Exercise directions
Scan the data for "interacting" and copy the lines it appears in.

──────── Dataset excerpts ────────

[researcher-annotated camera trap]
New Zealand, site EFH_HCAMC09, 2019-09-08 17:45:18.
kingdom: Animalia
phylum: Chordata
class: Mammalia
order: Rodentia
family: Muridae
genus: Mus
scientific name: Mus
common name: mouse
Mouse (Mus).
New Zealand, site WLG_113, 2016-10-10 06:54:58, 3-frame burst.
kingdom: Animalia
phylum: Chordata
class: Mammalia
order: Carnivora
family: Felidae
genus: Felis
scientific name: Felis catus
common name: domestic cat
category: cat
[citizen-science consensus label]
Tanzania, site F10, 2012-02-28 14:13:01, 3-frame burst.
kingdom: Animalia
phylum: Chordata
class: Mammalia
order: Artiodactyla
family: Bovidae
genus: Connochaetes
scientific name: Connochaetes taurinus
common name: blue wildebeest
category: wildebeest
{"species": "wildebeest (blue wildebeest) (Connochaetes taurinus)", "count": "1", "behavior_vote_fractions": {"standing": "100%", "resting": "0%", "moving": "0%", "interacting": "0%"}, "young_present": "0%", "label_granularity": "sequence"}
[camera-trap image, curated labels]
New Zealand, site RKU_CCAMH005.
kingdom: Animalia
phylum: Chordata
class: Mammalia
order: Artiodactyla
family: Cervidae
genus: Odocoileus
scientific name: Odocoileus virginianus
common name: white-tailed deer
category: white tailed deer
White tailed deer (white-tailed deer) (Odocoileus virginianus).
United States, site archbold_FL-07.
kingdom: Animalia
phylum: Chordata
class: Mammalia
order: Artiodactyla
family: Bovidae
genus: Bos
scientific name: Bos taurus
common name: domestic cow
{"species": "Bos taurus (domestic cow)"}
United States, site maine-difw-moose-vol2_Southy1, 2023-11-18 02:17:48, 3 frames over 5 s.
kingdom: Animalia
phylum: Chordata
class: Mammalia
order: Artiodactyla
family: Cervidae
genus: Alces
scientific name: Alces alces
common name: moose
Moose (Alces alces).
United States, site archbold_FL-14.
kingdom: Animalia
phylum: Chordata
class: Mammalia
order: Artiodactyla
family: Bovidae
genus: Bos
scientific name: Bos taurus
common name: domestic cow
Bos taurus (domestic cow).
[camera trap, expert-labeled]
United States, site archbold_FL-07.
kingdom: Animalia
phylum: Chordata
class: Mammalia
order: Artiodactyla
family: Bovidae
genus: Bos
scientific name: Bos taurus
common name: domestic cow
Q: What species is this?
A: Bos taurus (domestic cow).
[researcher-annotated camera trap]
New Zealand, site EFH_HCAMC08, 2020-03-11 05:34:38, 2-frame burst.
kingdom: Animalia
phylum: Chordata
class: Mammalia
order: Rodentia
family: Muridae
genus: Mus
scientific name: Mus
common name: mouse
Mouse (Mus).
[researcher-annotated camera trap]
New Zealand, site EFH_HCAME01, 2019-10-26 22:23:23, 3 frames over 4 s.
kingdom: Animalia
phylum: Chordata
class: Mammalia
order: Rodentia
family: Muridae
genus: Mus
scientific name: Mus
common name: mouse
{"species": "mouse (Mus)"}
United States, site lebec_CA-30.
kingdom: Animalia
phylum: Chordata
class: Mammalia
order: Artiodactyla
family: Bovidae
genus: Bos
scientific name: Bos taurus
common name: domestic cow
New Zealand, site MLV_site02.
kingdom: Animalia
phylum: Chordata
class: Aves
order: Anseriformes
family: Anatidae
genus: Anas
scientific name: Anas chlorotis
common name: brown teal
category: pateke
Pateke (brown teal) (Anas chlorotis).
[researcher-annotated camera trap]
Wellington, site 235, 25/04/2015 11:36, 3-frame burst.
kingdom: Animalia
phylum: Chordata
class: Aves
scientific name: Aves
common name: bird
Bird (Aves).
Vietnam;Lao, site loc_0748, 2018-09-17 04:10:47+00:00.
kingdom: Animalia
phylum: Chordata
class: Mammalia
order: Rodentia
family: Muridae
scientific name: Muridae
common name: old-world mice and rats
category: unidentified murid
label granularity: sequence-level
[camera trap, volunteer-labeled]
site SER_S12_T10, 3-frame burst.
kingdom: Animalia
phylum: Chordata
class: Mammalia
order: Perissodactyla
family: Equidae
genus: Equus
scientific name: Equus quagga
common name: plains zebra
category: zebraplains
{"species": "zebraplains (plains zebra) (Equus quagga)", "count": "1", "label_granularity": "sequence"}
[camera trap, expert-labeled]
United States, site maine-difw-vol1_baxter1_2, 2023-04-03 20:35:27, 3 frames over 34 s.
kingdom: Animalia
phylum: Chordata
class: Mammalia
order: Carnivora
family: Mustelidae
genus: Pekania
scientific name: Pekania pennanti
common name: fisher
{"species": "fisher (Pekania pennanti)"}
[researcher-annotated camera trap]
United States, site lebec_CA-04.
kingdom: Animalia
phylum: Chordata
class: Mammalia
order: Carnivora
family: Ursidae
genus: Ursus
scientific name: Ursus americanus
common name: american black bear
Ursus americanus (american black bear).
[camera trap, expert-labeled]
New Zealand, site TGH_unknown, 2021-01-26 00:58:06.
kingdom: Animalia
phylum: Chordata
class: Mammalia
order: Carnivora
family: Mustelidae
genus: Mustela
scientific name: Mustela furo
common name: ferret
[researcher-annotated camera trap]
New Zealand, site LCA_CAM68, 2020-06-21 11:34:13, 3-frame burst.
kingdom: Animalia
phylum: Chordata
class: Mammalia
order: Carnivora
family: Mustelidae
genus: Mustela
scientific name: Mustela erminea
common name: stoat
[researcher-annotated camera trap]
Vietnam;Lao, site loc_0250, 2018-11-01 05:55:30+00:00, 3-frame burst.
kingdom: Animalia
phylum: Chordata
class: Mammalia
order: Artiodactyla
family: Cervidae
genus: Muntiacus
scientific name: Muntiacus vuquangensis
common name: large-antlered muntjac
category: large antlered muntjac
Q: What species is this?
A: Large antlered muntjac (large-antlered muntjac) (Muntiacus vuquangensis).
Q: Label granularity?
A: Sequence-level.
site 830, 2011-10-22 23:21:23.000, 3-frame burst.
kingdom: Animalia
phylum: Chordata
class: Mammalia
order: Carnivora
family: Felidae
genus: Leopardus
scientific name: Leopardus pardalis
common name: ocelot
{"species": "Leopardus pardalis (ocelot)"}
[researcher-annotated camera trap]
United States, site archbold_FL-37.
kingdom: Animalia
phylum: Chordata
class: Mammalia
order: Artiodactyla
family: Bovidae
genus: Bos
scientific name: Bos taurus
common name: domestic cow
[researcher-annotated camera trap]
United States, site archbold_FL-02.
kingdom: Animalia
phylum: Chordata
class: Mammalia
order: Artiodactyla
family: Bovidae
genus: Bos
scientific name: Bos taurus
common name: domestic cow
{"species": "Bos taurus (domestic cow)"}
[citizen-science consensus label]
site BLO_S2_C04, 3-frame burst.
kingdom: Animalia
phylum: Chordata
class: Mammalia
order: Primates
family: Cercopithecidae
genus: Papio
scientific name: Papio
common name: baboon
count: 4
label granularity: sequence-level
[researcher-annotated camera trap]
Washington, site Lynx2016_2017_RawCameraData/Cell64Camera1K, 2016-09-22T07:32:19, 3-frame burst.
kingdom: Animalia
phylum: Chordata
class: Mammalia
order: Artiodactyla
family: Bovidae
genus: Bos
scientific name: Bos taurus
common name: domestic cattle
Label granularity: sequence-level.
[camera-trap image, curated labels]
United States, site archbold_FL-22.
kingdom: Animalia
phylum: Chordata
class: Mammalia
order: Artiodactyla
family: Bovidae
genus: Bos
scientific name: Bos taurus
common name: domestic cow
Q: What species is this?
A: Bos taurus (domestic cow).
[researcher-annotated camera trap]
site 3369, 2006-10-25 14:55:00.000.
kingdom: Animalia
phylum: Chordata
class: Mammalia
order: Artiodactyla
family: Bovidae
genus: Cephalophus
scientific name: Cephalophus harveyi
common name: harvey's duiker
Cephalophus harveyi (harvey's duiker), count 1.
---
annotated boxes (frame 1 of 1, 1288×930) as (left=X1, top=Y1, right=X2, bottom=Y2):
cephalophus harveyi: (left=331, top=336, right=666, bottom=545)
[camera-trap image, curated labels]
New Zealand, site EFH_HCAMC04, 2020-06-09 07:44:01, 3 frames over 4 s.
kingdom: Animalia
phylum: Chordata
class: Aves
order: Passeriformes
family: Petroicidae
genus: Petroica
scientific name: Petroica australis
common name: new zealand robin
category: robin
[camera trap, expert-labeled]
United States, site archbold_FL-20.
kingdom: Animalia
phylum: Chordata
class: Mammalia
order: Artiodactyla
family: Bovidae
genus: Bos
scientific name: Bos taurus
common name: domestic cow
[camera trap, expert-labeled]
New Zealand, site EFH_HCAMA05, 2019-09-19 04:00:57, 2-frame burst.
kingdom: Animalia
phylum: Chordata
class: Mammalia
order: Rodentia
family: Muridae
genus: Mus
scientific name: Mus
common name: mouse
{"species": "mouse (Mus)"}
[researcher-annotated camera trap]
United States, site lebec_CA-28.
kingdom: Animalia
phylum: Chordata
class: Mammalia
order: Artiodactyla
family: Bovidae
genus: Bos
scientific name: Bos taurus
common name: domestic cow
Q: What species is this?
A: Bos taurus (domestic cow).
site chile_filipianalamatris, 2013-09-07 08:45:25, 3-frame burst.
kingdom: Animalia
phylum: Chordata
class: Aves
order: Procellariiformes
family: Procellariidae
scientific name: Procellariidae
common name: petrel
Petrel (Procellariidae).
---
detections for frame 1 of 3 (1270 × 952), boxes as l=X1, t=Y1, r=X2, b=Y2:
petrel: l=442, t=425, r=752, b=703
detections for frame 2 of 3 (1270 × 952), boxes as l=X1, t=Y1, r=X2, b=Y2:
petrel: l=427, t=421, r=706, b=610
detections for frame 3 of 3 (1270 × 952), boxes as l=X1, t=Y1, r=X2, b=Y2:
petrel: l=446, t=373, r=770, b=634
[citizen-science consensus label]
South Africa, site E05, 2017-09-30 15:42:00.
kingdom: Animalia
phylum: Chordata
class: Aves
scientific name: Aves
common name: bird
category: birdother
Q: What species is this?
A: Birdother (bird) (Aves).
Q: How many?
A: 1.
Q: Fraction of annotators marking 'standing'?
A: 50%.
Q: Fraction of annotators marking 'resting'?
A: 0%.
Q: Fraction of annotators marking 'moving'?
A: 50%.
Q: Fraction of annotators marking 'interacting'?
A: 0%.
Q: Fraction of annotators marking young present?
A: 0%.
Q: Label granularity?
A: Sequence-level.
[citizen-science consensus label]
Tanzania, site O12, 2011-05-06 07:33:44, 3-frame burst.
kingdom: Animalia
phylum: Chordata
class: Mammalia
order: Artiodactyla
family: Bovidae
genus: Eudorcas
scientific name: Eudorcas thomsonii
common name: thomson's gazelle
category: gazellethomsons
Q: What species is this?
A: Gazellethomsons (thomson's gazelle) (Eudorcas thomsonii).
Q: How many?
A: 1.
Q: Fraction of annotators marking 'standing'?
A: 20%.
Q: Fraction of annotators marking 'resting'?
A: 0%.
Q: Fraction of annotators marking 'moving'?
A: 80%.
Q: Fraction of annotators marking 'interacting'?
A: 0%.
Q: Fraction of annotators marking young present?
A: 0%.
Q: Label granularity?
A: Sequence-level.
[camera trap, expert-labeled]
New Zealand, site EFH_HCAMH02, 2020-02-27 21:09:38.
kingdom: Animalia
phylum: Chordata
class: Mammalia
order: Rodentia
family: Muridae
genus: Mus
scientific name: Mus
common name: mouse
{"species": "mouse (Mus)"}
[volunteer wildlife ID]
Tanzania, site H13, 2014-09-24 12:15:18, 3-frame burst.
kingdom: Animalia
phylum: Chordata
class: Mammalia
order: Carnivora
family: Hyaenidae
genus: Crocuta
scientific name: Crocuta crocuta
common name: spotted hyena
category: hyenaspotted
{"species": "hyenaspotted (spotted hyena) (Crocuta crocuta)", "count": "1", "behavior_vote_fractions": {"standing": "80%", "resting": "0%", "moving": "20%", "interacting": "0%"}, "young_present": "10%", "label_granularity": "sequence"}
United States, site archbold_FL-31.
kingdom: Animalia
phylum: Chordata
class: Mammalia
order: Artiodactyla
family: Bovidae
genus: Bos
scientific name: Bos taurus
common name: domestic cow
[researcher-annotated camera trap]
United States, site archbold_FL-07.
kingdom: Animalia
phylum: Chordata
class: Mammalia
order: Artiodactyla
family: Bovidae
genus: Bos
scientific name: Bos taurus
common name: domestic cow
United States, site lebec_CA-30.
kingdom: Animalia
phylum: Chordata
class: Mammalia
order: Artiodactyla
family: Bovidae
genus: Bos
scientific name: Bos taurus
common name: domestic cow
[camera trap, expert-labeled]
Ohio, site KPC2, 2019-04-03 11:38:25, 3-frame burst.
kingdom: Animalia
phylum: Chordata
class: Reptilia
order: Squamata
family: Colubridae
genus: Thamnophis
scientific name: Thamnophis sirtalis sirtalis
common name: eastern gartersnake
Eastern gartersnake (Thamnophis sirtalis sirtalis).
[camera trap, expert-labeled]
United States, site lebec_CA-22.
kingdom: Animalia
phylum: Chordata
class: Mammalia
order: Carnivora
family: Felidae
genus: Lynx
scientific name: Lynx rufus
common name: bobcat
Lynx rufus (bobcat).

────────

Written response
{"species": "wildebeest (blue wildebeest) (Connochaetes taurinus)", "count": "1", "behavior_vote_fractions": {"standing": "100%", "resting": "0%", "moving": "0%", "interacting": "0%"}, "young_present": "0%", "label_granularity": "sequence"}
Q: Fraction of annotators marking 'interacting'?
Q: Fraction of annotators marking 'interacting'?
{"species": "hyenaspotted (spotted hyena) (Crocuta crocuta)", "count": "1", "behavior_vote_fractions": {"standing": "80%", "resting": "0%", "moving": "20%", "interacting": "0%"}, "young_present": "10%", "label_granularity": "sequence"}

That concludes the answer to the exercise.